:: Document section ::

1.       How do you plan to get young members more involved in the Labour Party?

As Deputy Leader, I’ll be a strong ally of Labour’s young members. Young Labour members are our future and have done so much work campaigning for us up and down the country in elections. In Wirral for example, the efforts of Young Labour helped us win Wirral West and defeat Tory Minister Esther McVey! I want to see more recognition of the great work Young Labour members do.As Deputy Leader, I would like to arrange more national events to bring together Young Labour members form around the country to debate ideas, share best practice and arrange big campaign events.  I also want to give Young Labour a more prominent role at Labour Party Conference.

2.       What is your strategy to press the Government to allow 16 and 17- year-olds to vote in the European Referendum?

I’m committed to making sure that 16 and 17 year olds can vote in the EU referendum; it’s a momentous decision for the country and one that young people will live with for generations. The law that will make the referendum happen is currently going through Parliament. In my job as Shadow Leader of the Commons I’ve been pushing for the bill to be amended so that 16 and 17 year olds can vote. I hope that we can build a cross party alliance to get that change through. If we’re not successful then our colleagues in the Lords will me making the case there as well when the bill reaches them. We’ve got a long way to go yet and it’s something I’m fully behind, as well as making sure that 16 and 17 year olds can vote in all other national elections, something that was in our 2015 manifesto.

3.       How can Labour get more women and young people, as well as BAME, disabled and LGBT members to stand for selection as candidates?

Despite the election result, I am pleased that Parliament is now more diverse than ever before, with more women, BAME and LGBT MPs. These changes wouldn’t have happened without the Labour Party and the wider Labour movement. I’m proud to have been one of the first to call for all-women shortlists as well as being Britain’s first openly lesbian MP. We need to defend schemes like the Future Candidates Programme as well as all-women shortlists that do a lot to diversify our politics. But we also need to focus more on local elections and encouraging more women, BAME, LGBT and disabled members, as well as younger people, to stand for election to councils.

:::

- Actions to take
**a)** Summarize the Labour Party Q&A in two sentences.
**b)** Echo the Labour Party Q&A from "3.       How can" up to and including "election to councils.".
**c)** Carry on the Labour Party Q&A from the point where it stops.
The material that comes after this text is separate from it.

:: Information supplied ::

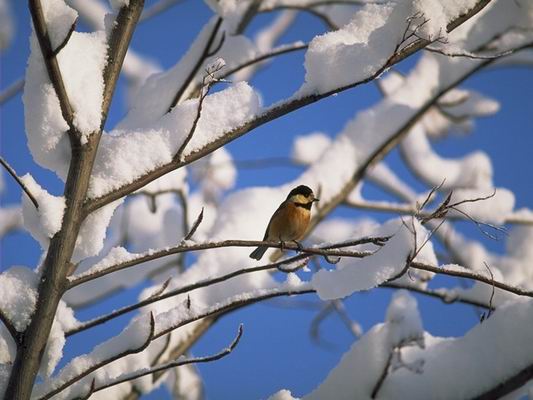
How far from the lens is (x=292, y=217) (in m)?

:::

- Response list
**a)** The speaker promises more national events and a larger Labour Party Conference role for Young Labour, and is pressing for the referendum bill to be amended so 16 and 17 year olds can vote in the EU referendum. The speaker also welcomes a more diverse Parliament, defends all-women shortlists and the Future Candidates Programme, and wants more women, BAME, LGBT, disabled and younger members to stand for election to councils.

**b)**
3.       How can Labour get more women and young people, as well as BAME, disabled and LGBT members to stand for selection as candidates?

Despite the election result, I am pleased that Parliament is now more diverse than ever before, with more women, BAME and LGBT MPs. These changes wouldn’t have happened without the Labour Party and the wider Labour movement. I’m proud to have been one of the first to call for all-women shortlists as well as being Britain’s first openly lesbian MP. We need to defend schemes like the Future Candidates Programme as well as all-women shortlists that do a lot to diversify our politics. But we also need to focus more on local elections and encouraging more women, BAME, LGBT and disabled members, as well as younger people, to stand for election to councils.

**c)**
4.       Do you support an equal minimum wage for young people?

Subject to economic evidence from the Low Pay Commission I think we should definitely look to lowering the age when workers can claim the full minimum wage; it’s currently 21 and we should consider lowering it to include young people who work just as hard and do much of the same work. The most important thing is making sure that no workers are exploited and any discrimination against young workers should be stamped out. I’m also a complete supporter of the living wage and I want to see more employers paying that to their workers.

5.       How can Labour get more young people involved in politics and increase electoral turnout amongst young people?

As Labour’s Shadow Leader of the House of Commons I led the Peoples Politics Inquiry that spoke to people of all ages and backgrounds, up and down the country. I found that people are often very passionate about their communities and society, but often people just don’t know how to get involved. I think we need to simplify the process of voting; before the election I called for us to explore the possibility of online voting, as well as allowing people to register to vote on polling day. Young Labour and Labour students also have a role to play in getting younger people involved in politics. I am also looking at the idea of setting up ‘Labour Apprentices’  which will reach out to a whole new generation of young people in work, get them involved in Labour politics and could help change the culture of people joining political parties.